§ Détails de l'exercice: Traduisez en anglais cette phrase de l'entretien sur l'arbitrage : « Les gens oublient parfois que nous sommes des êtres humains. »

§ Extrait:
---*---
Le débat qui suivit a été vif...

Je sais, oui. Mais le protocole devrait évoluer. A l'heure actuelle, si l'arbitre n'est pas certain de sa décision sur le terrain, il ne peut pas dire à l'assistant vidéo : « J'ai un doute, je n'ai rien vu ; aide moi ».

Qu'est-il en droit de dire à son assistant, alors ?

« De ma position, il y a essai » ou « de ma position, il n'y a pas essai ». Dans un monde idéal, il devrait pouvoir dire au TMO : « Je n'ai rien vu, aide moi à décider ».

Pouvez-vous être plus clair ?

Le débat après France-Angleterre est né parce que M. Brace avait dit « de ma position, il n'y a pas essai » et que l'assistant vidéo a dit dans la foulée : « il y a essai ». Si l'arbitre de champ avait eu la possibilité de dire « je ne sais pas, aide moi », les gens auraient peut-être accepté la décision finale plus facilement. Joy Neville n'aurait pas cristallisé l'amertume de certains supporters. Elle n'aurait pas été celle qui déjugeait Andrew Brace, en fait.

Après ça, Joy Neville a reçu beaucoup d'insultes de la part de certains supporters français. Ce genre de choses fait-il mal à un arbitre ?

Oui, beaucoup. Les gens oublient parfois que nous sommes des êtres humains. […] Vous savez, le match parfait n'existe pas, pour un arbitre. Dans ma carrière, je me suis parfois approché du match à zéro faute mais je n'ai jamais réussi à le faire.

Et pour revenir à l'arbitre irlandaise ?

Joy Neville est excellente. Que l'arbitre soit noir ou blanc, homme ou femme, gay ou hétéro, le respect reste une part capitale de ce jeu. Pour être franc, je remarque aussi que bien souvent, les spectateurs qui respectent le moins les arbitres sont ceux qui regardent un ou deux matchs de rugby par an... (il accélère) Et puis, entre nous, les réseaux sociaux sont parfois des lieux très mal fréquentés...

Quels sont vos recours, dans ces cas-là ?

En 2015, après un Angleterre-France à Twickenham, j'ai reçu plusieurs commentaires homophobes via les réseaux sociaux. Quelqu'un a signalé ces insultes à la police, le coupable s'est excusé en personne et on a passé l'éponge. Voilà tout. Il faut savoir pardonner. L'essentiel est qu'il ne commette plus la même erreur, que ses remords soient sincères.

Acceptez-vous la critique, néanmoins ?
---*---
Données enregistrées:
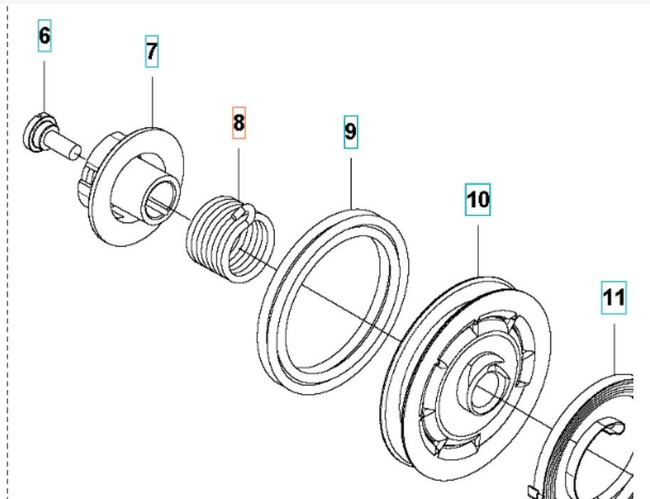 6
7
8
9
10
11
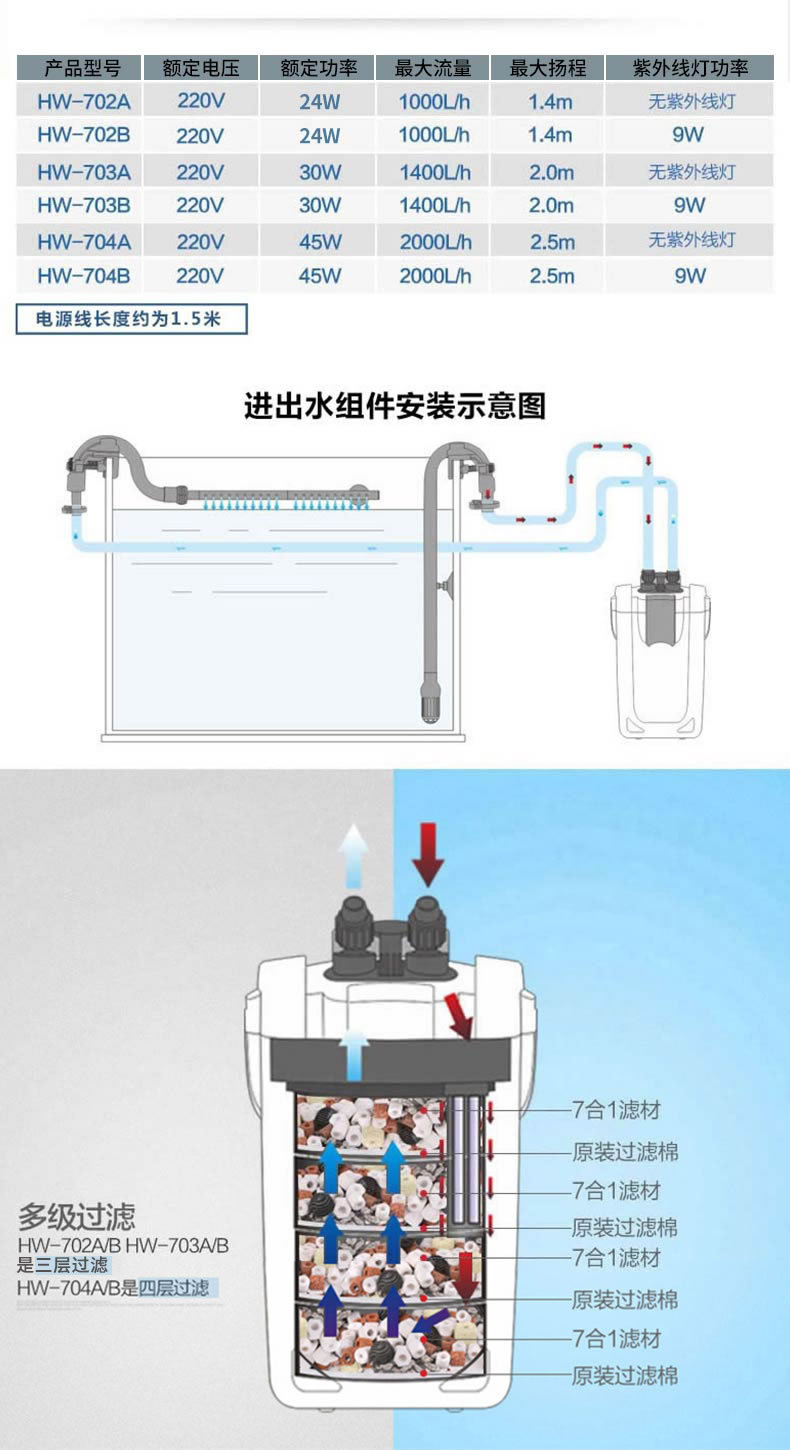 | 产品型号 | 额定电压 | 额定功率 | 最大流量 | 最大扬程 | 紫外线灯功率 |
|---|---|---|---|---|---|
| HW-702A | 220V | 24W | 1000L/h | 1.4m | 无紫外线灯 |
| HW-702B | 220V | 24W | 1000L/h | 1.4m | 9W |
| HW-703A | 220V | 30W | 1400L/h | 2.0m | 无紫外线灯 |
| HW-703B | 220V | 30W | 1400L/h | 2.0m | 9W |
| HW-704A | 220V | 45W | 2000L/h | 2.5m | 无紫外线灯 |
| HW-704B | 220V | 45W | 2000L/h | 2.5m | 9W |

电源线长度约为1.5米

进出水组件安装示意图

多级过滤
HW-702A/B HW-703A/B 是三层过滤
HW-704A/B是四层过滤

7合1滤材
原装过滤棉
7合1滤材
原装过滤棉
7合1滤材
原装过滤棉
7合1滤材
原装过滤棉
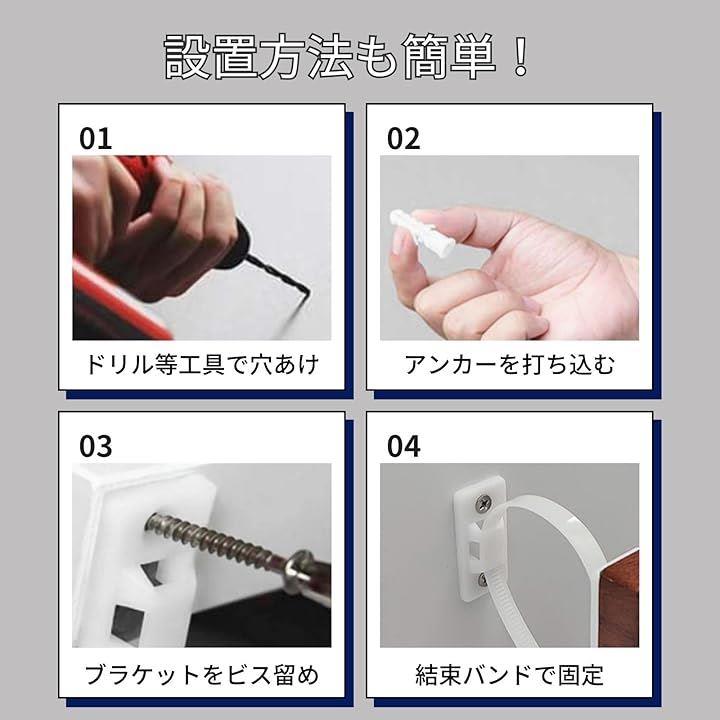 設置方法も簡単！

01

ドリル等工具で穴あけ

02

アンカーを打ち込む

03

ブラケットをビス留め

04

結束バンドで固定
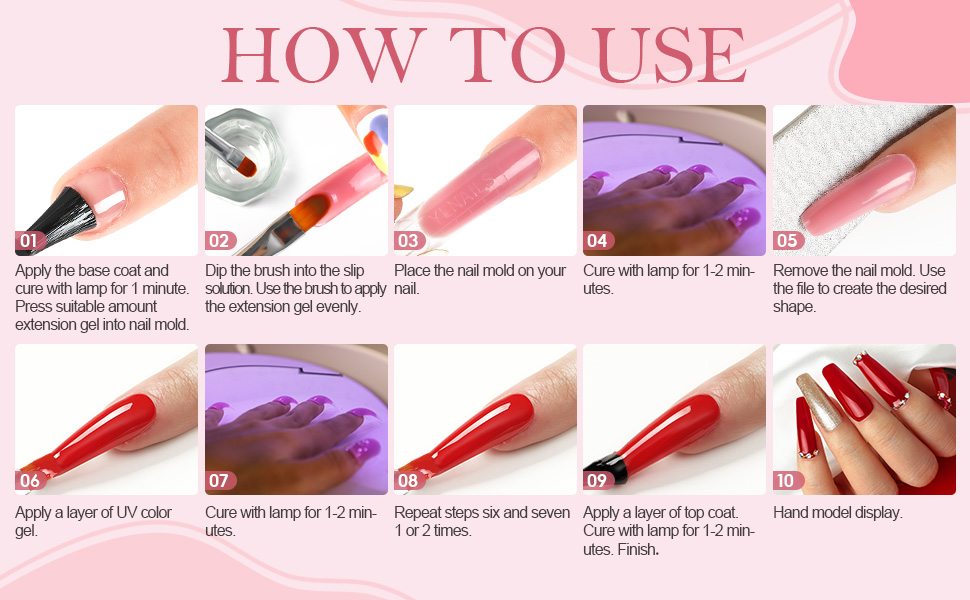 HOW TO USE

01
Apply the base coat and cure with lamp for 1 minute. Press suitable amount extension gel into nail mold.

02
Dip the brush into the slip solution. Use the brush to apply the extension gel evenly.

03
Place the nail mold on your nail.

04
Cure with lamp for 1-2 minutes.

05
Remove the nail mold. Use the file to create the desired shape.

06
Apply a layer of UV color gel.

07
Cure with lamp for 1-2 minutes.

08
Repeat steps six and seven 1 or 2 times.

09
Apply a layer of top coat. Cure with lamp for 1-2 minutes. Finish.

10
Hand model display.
---*---
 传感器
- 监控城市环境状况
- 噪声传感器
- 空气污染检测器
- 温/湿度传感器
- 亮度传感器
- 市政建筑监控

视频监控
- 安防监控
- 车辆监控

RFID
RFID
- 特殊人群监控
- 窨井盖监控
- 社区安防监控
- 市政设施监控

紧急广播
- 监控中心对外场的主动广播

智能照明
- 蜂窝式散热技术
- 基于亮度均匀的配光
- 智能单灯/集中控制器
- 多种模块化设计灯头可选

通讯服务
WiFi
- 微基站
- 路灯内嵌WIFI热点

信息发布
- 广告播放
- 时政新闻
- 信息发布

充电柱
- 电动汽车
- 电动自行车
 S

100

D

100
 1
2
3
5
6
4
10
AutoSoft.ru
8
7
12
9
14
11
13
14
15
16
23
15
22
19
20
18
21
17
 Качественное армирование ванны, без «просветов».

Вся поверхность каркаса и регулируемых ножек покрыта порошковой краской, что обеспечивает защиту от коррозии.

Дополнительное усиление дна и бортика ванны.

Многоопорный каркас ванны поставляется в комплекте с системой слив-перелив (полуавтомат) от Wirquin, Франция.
---*---
§ Zone de réponse: People sometimes forget that we are human beings.